Many actions are taken because they are easy. What did you last eat for lunch? How did you drive to where you are? What browser tabs are open? And ease is context-dependent. What is easy for one person may not be easy for another. 

Ease is a tool. Make it easier and people will do more of it. 

And it doesn’t have to be that easy: Framing makes comparisons better. Any fast associations will do.

The ‘buy now pay later’ company Afterpay succeeded for many reasons, one was a focus on ease. 

Easy for the consumers. Pay one-fourth now, then one-fourth every two weeks. That’s easy. There’s no consideration of credit card balances or APR. 

The terms also make it easy for the consumer to legitimize.
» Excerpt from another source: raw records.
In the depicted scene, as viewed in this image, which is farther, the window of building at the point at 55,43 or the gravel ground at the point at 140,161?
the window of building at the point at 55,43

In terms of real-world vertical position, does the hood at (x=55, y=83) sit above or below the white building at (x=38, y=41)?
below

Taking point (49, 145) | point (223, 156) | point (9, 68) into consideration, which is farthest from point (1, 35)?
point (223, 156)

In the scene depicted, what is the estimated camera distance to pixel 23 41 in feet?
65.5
If the offer was too good to be true consumers would sniff it out and balk at the purchase. 

Easy for the merchants. Say you own a store. You hear about Afterpay. Wait! They charge, 4% of the transaction!?!?! Your store can’t afford that. 

So how did Afterpay make it easy? 

Merchants don’t have to handle the transaction costs (~1-2% anyway) or the chargebacks. They don’t have to worry about bounced checks or building out their own software. Afterpay increases total order size and serves as a marketplace. The deal was so good it was irresponsible not to be a customer

Easy for regulators. Every business exists within a system of rules. One of the largest agents in the system is the government. Relative to credit card companies, Afterpay has a consumer-friendly profile and consumers love it. 

BONUS: Easy for Afterpay. Yep. Afterpay made it easy on themselves too. Co-Founder Nick Molnar told people his ideal customer was someone buying a purple polka dot dress. This customer was fixed on the fashion and unlikely to miss a payment. 

Fashion customers also skew younger, are more open to options, and want creative financing. While Amazon is convenience shopping, Afterpay became experience shopping. 

Afterpay found an opportunity by reshuffling the costs of doing business. Merchants do pay more per transaction but have more and higher transactions. Effectively Afterpay took money from the marketing and rent buckets and moved it to (their!) processing bucket. 

Within Afterpay, it is CAC reshuffling. If Afterpay is more lenient in approving customers, they have more loss. But they get more customers. Longtime users use Afterpay 29 times each year! While the fraud and loss figures increase the other forms of CAC do not.